The report further states that in the first half FY21, SBI Life with 11.7 per cent remained the largest private insurer in terms of individual WRP, followed by HDFC Life 9.9 per cent and ICICI Prudential Life Insurance 6.6 per cent. On an unweighted basis SBI Life was the largest private insurer with a market share of 7.2 per cent, followed by HDFC Life with 6.9 per cent and ICICI Prudential Life with 3.6 per cent.

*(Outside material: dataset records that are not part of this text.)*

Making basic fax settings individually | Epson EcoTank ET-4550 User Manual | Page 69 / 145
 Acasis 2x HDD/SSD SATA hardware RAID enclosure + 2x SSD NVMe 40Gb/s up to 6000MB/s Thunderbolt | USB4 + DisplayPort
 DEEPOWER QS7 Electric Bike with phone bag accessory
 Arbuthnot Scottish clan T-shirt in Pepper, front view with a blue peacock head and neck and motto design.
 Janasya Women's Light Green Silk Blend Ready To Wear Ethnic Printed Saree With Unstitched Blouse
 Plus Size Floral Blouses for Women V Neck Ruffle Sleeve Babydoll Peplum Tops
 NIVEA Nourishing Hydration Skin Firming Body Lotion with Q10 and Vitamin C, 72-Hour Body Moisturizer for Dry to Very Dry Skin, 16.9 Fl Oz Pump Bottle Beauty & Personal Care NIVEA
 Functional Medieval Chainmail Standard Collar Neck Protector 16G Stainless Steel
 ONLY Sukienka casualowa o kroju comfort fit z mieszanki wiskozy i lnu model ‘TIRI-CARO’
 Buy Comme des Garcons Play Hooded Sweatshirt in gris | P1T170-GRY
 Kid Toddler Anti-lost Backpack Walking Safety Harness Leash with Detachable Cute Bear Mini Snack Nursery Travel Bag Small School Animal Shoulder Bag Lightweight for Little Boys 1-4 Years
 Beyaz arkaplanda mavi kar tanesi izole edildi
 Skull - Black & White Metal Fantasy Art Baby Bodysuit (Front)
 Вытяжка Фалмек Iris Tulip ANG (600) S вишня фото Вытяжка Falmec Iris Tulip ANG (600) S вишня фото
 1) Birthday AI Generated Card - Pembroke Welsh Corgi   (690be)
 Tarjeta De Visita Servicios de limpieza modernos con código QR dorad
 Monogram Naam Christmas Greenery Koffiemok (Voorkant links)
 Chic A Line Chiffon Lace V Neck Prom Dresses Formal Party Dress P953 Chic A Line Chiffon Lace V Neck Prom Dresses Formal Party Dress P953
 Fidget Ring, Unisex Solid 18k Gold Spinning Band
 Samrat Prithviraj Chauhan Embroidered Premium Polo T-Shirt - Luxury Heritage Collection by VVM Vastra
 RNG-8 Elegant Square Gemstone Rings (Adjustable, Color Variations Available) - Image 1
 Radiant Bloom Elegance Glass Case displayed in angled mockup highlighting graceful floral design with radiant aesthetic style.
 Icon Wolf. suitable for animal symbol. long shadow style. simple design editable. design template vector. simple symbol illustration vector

It needs to be observed that the business volumes of all the life insurance players in India were hit in Q1 of FY21 on account of the lockdown impact leading to reported declines in their total APE since March 2020. It has also been observed that the COVID-19 pandemic has pushed the importance of life insurance as a risk cover rather than a savings linked investment product and due to that there has been an increase in demand for protection from life insurers and is expected to gain momentum in the coming months. Protection products from life insurers has also gained in further momentum as they are simple products rather than market linked products and can be comfortably bought digitally. Such products also have an advantage of being compared and bought through digital channels, especially in a world with social distancing norms.

This trend is expected to further drive the margin expansion of many of the life insurance players. It is expected that insurers may gain in market expansion through term-linked insurance products by increasing the pricing of such products and also by launching new products to neutralize the impact of the re-insurance hike.